Название: Larry's 2012 Tax Guide For U.S. Expats & Green Card Holders - In User-Friendly English!
Автор: Laurence E. 'Larry'
Издательство: Ingram
Жанр: Юриспруденция, право
isbn: 9781456606978
isbn:
Yeah, there are some sections that are repetitions of sections included last year. But no, these are not repeats, per se - for those few sections, there are some pretty decent re-writes contained within!!! If you are a 'new' reader to my writings and have not seen the 2011 edition, you might consider purchasing it, as well - it's affordable and contains information quite complementary to this edition!
In ending the introduction to that 2011 edition, I wrote about Form 8938, introduced on the sly by the IRS during Thanksgiving week, when it would be least likely to attract any attention. This year, that form, the 8938, is now revised, error-free, with its own separate set of instructions and is prominently featured in this edition with its very own, spine tingling essay, contained herein.......just enough to make you choke, without having swallowed a turkey bone!
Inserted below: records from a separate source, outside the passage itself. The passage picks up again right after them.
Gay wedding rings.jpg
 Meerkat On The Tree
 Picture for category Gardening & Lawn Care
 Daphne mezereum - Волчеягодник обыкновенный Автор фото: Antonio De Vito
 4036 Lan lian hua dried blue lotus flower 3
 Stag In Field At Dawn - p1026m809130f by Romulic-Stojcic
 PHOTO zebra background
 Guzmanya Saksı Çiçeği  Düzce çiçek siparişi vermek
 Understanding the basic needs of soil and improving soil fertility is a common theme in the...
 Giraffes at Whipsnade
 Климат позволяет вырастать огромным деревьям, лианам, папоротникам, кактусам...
It is the week before Thanksgiving as I write this intro and it is on Christmas Eve, 2011 that I review and do my edit. I'll end this introduction with something else brand spanking new that should give you cause for concern. It comes from Merrill Lynch, that brokerage house/investment bank that helped drive America to the verge of bankruptcy because of its greedy acts involving those lousy sub-prime mortgages.
Read the following, my friends. This was issued by Merrill Lynch this past week:
NOTICE TO ALL NON-U.S. INDIVIDUAL CLIENTS AND U.S. CITIZENS RESIDING ABROAD
“Certain U.S.-situs assets held within your account with Merrill Lynch may be subject to U.S. estate taxes in the event of your death. To ensure any U.S. estate tax liabilities are satisfied, U.S. law imposes a lien on all your assets held with Merrill Lynch at your death. As a result of this lien and the potential liability of Merrill Lynch for any unsatisfied U.S. estate tax, all of the assets in your account(s) with Merrill Lynch at your death will be restricted from withdrawal or transfer until (i) Merrill Lynch concludes that an exception applies based on an affidavit confirming your total U.S. assets held at death, your country of citizenship, and your country of permanent residence; (ii) Merrill Lynch receives documentation satisfactory to Merrill Lynch confirming that your assets are subject to a probate proceeding within the U.S.; or (iii) a release from the U.S. Internal Revenue Service (IRS), known as a 'Federal Transfer Certificate,' is provided to Merrill Lynch (obtaining this from the IRS can take up to a year or more). As Merrill Lynch does not provide tax advice, please seek guidance on this topic from your own legal or tax advisor.”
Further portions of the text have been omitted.